Ciudadela
Ciudadela He comprobado que se equivocaban acerca del respeto. Porque yo mismo me he preocupado exclusivamente de los derechos de Dios a través del hombre. Y ciertamente, sin exagerar su importancia, he concebido al mendigo mismo como un embajador de Dios.
Pero los derechos del mendigo y de la úlcera, del mendigo y de su fealdad honrados por ellos mismos como ídolos, no los he reconocido.
¿He contorneado yo algo más repelente que ese barrio de ciudad construido en el flanco de una colina y que se deslizaba como una cloaca hacia el mar? Los corredores que desembocaban en las callejas vertían por bocanadas blandas un hálito apestoso. La gentuza emergía de esas profundidades esponjosas para injuriarse con voz gastada y sin cólera verdadera, a la manera de esas burbujas blandas que estallan regulares en la superficie de las mareas.
He visto allí a ese leproso, riendo largamente y enjugándose el ojo con un lienzo sórdido.

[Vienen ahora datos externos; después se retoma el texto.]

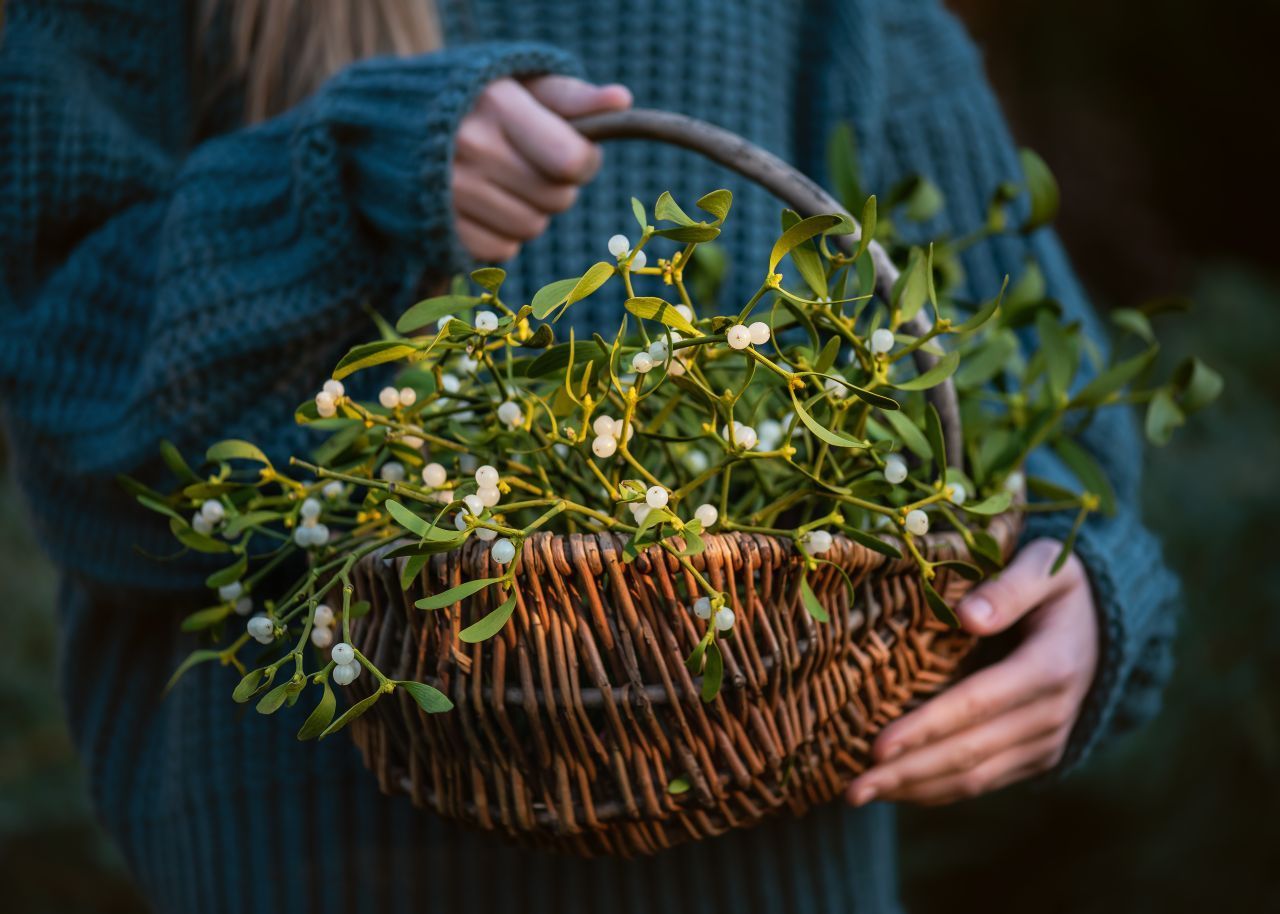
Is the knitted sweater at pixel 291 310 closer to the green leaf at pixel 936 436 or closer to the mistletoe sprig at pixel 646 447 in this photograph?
the mistletoe sprig at pixel 646 447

Era, ante todo, vulgar, y se presentaba a sí mismo por bajeza.
Mi padre decidió el incendio. Y esa turba apegada a sus pocilgas mohosas comenzó a fermentar, reclamando en nombre de sus derechos. El derecho a la lepra en el moho.
—Es natural -me dijo mi padre-, porque la justicia, según ellos, consiste en perpetuar lo que es.